This film helps us to understand the essence of that unspeakable, inconceivable, profoundly human and horribly inhuman part of war, as told through letters written by our soldiers and nurses.
We will hear a few excerpts from these letters a little later.
One of those soldiers is my predecessor, the Right Honourable Georges Vanier, who returned from the First World War with his right leg amputated but more convinced than ever of the need to stand up to barbarism in all forms.
So many young people have chosen to make unimaginable sacrifices in the name of justice and freedom.
How can we ever repay the debt we owe them, if not by remembering them, as we do each and every year on this date?
How can we ever thank them, if not by pledging to defend the same values they fought and risked their lives for?
“It came with a price, this thing we hold close
Of everything else, peace cost us the most.”
Yes, Andrea Murray, as you describe so eloquently in your poem, which took first place in the Literary and Poster Contest, we paid a steep price to rebuild peace during one of the bloodiest centuries in our history.
Exactly 90 years ago today, the Allied forces and their enemies signed an armistice treaty.
The whole world thought it had seen the last of war.
But there have been others, just as deadly.
Even now, Canada is once again faced with the harsh and painful reality of an armed conflict.
Our soldiers are again leaving their parents, children, loves and friends behind to help others struggling under the yoke of violence, barbarism and oppression.
We will not forget them on this Remembrance Day.
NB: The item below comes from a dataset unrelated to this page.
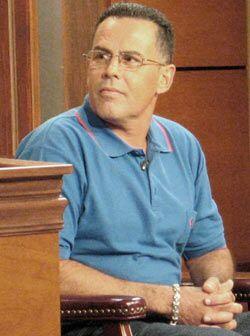 Julio Valentín Maldonado es el padre de los hermanos y vino a con...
We will also think of their families, who not only support them, but also deeply respect their choice and their commitment, no matter what, even if the worst should happen.
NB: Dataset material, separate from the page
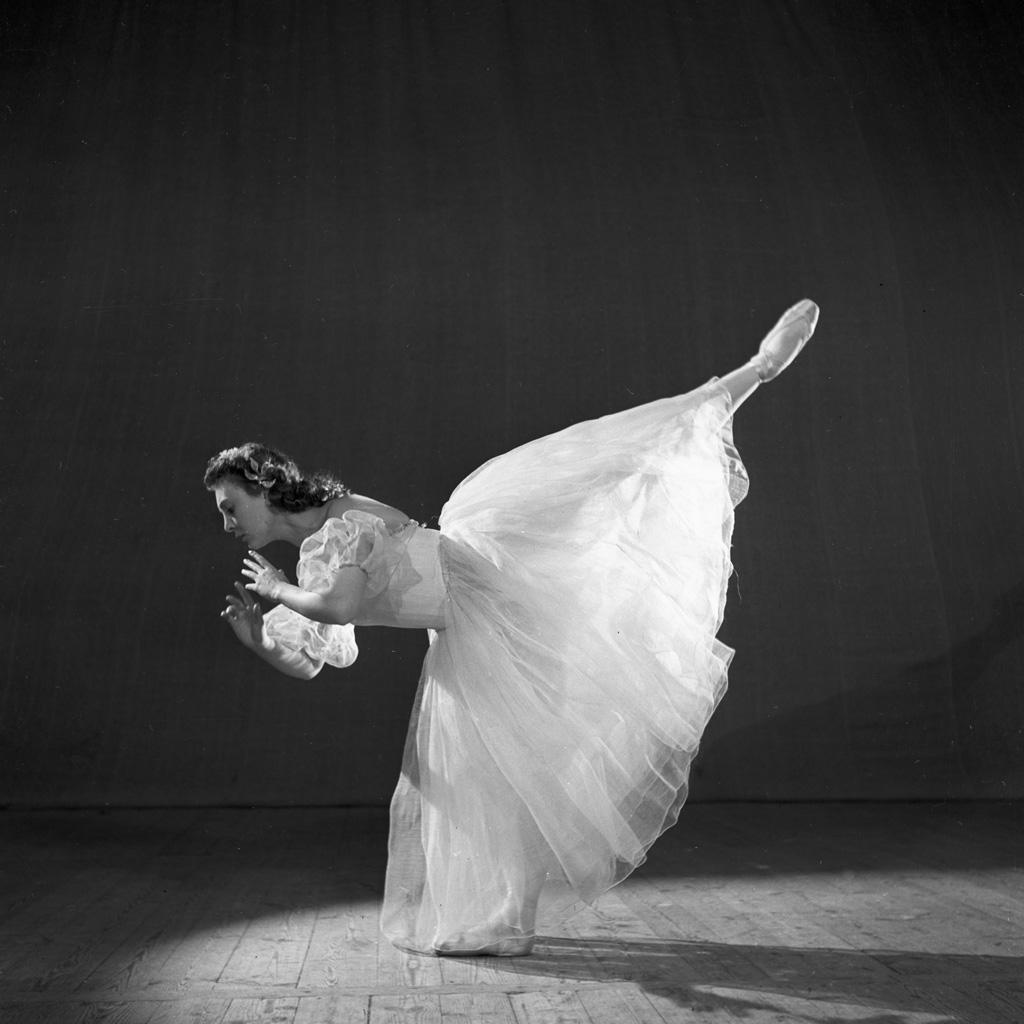 Raisa Struchkova in Sleeping Beauty, 1954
Mrs. Stachnik, we met on the tarmac, at the military base in Trenton, joined by other grieving families.
I wanted to be there, to stand beside you and all those who had lost a loved one in Afghanistan, and I thank you for allowing me to share that moment with you.
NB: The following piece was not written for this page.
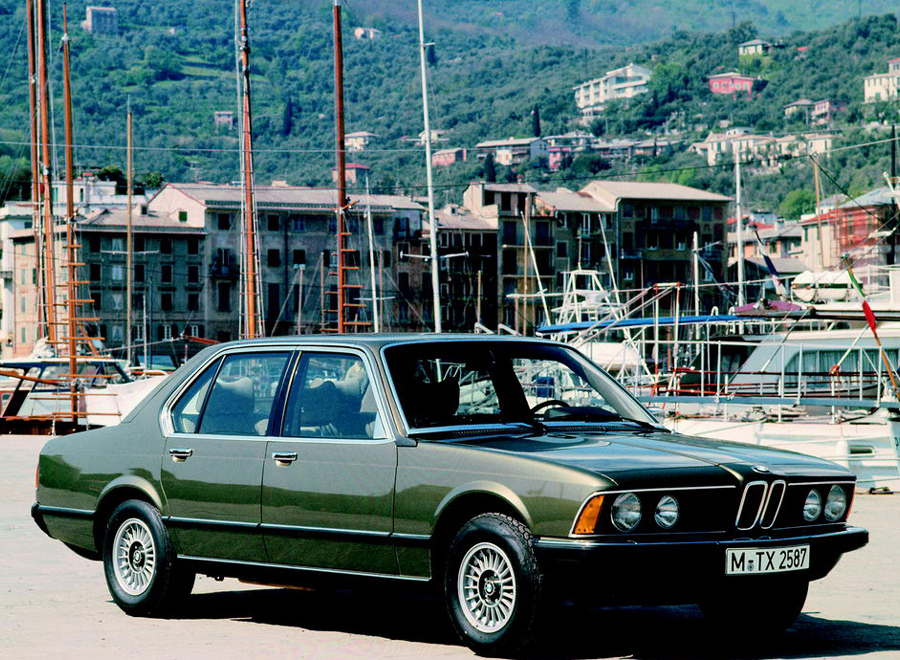 bmw_E23_background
Mrs. Stachnik, your son Shane was a sergeant from 2 Combat Engineer Regiment.
He was an experienced soldier, having already gone on a number of missions, including two in Bosnia and one in Sri Lanka after the devastating tsunami.
Yes, he helped people whose lives had been devastated by war and natural disasters.
He was a generous soul.
He supported the efforts being made to restore stability and security in Afghanistan.
He was very courageous.
He came to the rescue of families on the other side of the world that were deprived of their most basic rights.
He was a humanist.
You have every reason to be proud of him and of what he did through his commitment and conviction.
Mrs. Stachnik, Canadians all across the country share the pride you have for your son.
They also mourn with you, as they do with all those whose son, daughter, spouse, daddy or mommy did not return from a mission.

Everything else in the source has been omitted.